Provided text>
------------------------------------------------

I talked about this a little at Tuesday night's Council
meeting. But not until I tossed out a question I know no one
expected. "Do you remember," I asked, "do you remember when
your ministry began?"
You should know right now that council meetings don't
typically begin this way. Usually I read a passage from
scripture, make what I hope is a helpful comment or two, and
then before we move into our agenda, I offer a prayer.
But Tuesday night was different. Do you remember when your
ministry began, I asked, looking around the circle and
inviting responses from the ministers gathered there.
It wasn't curiosity that inspired my question. It was a
combination of two things: today's gospel reading and my
sense that church folks don't get asked this question nearly
often enough. If you get asked at all.
When did our ministries begin, yours and mine?
Because we are each so different and our journeys so
marvelously varied, it would be safe to say that no two
answers could ever possibly be the same. And yet as varied
as they are, our answers are also identical. My ministry,
your ministry, his ministry, her ministry, everyone's
ministry begins when Jesus' did--at baptism.
The church understands that not only are we offered
forgiveness and brought fully into the community of Christ,
at baptism God's own Spirit touches us, commissions us, and
then sends us forth to grow into our God-blessed ministry.
Just as God touched, commissioned, and sent Jesus into the
world to grow into his.
Wait a minute, now. Don't misunderstand me here.
To say that we are commissioned to ministry at baptism is
not to suggest that those who are not baptized have no
ministry or that theirs is not blessed by God. That simply
is not so. Because of God's gift of Pentecost, we all share
in the Spirit's touch that transforms us from mere followers
of Jesus into ministers who carry on and extend his
ministry.

------------------------------------------------

Dataset rows>
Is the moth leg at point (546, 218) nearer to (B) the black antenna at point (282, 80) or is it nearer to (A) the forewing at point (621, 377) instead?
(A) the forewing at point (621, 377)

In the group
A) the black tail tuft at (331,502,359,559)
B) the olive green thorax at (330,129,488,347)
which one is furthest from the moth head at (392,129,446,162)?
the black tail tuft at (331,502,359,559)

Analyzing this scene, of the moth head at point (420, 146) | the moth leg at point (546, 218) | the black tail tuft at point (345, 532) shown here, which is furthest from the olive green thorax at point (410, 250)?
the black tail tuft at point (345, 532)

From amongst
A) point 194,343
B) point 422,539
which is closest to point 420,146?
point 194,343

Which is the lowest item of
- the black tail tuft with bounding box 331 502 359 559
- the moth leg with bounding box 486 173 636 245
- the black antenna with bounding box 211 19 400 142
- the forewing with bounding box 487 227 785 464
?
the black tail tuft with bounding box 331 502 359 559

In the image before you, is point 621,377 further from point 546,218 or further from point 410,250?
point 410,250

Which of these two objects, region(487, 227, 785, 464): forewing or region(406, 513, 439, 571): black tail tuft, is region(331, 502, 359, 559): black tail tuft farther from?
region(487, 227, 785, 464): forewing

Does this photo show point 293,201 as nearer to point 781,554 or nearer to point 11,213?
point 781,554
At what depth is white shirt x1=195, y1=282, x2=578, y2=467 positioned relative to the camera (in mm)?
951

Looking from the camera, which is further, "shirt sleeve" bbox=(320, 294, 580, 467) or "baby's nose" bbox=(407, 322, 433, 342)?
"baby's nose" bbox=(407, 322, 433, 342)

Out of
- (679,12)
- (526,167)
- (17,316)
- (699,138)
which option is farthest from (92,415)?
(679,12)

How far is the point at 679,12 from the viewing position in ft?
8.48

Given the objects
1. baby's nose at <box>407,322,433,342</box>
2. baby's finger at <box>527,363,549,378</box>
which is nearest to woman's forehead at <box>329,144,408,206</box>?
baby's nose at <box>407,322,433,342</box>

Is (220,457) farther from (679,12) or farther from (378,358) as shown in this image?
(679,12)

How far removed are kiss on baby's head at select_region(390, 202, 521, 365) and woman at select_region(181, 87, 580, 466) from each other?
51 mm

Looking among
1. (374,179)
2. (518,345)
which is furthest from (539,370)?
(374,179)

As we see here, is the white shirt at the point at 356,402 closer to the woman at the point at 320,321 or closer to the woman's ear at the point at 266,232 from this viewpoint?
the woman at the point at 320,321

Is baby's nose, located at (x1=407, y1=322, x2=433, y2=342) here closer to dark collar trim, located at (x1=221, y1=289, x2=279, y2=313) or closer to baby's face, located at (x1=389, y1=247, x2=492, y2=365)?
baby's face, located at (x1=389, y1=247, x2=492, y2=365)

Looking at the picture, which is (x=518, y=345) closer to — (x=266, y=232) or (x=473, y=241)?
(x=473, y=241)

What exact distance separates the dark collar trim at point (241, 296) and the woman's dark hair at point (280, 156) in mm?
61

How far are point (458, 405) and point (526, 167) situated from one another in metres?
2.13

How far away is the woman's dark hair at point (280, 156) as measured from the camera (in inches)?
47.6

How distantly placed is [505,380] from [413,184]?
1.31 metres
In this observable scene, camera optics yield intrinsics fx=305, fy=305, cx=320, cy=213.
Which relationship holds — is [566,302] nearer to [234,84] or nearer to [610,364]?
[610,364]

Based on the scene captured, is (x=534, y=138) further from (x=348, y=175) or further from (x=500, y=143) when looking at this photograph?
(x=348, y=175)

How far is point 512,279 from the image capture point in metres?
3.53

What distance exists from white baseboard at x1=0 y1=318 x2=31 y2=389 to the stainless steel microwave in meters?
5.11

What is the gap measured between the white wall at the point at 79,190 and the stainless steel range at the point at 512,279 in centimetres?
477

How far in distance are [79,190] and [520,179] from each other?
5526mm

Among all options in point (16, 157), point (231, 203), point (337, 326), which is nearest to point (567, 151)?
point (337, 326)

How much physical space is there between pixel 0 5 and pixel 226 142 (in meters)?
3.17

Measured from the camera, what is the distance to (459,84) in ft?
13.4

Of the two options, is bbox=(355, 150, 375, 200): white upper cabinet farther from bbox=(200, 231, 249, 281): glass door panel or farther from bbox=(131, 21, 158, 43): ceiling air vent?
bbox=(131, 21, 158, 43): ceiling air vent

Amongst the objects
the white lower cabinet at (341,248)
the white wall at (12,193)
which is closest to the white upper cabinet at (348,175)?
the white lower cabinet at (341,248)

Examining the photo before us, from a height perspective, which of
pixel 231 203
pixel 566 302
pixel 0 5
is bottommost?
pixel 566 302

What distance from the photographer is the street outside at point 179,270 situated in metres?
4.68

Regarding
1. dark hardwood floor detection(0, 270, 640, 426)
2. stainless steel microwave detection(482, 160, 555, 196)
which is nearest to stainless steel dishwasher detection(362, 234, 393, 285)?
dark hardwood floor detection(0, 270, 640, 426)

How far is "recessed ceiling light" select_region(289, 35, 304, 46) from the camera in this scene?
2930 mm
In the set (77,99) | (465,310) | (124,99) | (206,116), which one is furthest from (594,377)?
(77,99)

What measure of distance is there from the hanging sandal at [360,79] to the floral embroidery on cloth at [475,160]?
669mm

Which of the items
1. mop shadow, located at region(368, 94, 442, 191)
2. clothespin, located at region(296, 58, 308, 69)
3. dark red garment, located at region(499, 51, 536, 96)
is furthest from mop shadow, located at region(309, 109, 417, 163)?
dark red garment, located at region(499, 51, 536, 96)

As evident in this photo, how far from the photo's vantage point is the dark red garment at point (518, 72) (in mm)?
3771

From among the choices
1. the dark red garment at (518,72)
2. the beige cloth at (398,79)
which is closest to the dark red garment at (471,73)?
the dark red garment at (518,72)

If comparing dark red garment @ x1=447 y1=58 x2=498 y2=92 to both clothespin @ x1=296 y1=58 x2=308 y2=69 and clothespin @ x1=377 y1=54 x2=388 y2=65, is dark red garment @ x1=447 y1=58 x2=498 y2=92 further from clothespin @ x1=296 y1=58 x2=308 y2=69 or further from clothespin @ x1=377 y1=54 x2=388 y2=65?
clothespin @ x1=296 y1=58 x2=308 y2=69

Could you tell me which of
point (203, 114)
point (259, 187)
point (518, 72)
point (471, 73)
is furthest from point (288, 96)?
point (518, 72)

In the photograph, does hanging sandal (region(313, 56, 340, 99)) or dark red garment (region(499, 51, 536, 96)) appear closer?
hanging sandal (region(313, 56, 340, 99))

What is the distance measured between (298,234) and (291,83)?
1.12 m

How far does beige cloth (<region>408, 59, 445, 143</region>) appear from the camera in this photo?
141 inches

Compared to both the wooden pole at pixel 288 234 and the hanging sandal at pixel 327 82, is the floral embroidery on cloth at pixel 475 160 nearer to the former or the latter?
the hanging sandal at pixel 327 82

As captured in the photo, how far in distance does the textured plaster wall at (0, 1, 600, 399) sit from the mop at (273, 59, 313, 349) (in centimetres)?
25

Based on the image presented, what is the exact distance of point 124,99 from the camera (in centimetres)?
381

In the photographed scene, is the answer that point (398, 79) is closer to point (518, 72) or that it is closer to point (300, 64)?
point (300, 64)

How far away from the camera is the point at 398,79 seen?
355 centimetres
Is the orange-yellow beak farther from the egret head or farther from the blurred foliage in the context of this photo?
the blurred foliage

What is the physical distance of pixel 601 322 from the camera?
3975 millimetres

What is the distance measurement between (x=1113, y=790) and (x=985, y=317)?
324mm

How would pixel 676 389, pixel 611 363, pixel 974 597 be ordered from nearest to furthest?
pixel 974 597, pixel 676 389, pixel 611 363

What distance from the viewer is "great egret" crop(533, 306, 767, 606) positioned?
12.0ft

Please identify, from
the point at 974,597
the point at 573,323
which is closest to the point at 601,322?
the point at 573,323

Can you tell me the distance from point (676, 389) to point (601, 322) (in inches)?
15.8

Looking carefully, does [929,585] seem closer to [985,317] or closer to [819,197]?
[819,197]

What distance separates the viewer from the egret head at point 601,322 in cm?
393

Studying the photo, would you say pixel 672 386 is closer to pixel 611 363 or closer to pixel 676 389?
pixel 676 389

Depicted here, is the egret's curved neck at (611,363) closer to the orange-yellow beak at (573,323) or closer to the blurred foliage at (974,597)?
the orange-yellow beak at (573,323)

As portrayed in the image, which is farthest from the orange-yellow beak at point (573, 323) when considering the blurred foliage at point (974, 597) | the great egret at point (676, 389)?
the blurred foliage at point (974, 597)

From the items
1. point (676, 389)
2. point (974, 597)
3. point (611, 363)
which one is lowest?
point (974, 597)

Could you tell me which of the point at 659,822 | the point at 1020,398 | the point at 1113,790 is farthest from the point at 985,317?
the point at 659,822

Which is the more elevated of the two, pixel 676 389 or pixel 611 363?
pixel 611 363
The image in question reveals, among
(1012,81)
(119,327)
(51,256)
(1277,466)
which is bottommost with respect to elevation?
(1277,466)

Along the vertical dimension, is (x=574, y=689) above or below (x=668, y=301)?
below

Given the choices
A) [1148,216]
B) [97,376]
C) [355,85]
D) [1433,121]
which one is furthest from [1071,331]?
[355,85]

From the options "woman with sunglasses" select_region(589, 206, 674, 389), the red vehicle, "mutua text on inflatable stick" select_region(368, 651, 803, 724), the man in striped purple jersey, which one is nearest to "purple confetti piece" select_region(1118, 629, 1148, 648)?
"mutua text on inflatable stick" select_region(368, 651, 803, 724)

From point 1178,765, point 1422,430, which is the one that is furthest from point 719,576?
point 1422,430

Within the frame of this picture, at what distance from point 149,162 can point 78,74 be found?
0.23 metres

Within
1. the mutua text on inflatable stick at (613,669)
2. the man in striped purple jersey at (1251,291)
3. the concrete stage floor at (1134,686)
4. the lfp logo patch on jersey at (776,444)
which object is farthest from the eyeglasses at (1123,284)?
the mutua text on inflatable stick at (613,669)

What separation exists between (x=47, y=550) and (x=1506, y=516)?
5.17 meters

------------------------------------------------

Work required>
In the passage on when ministry begins, reproduce word for word the portion that starts at "You should know" and ends after "yours and mine?".

The reply>
You should know right now that council meetings don't
typically begin this way. Usually I read a passage from
scripture, make what I hope is a helpful comment or two, and
then before we move into our agenda, I offer a prayer.
But Tuesday night was different. Do you remember when your
ministry began, I asked, looking around the circle and
inviting responses from the ministers gathered there.
It wasn't curiosity that inspired my question. It was a
combination of two things: today's gospel reading and my
sense that church folks don't get asked this question nearly
often enough. If you get asked at all.
When did our ministries begin, yours and mine?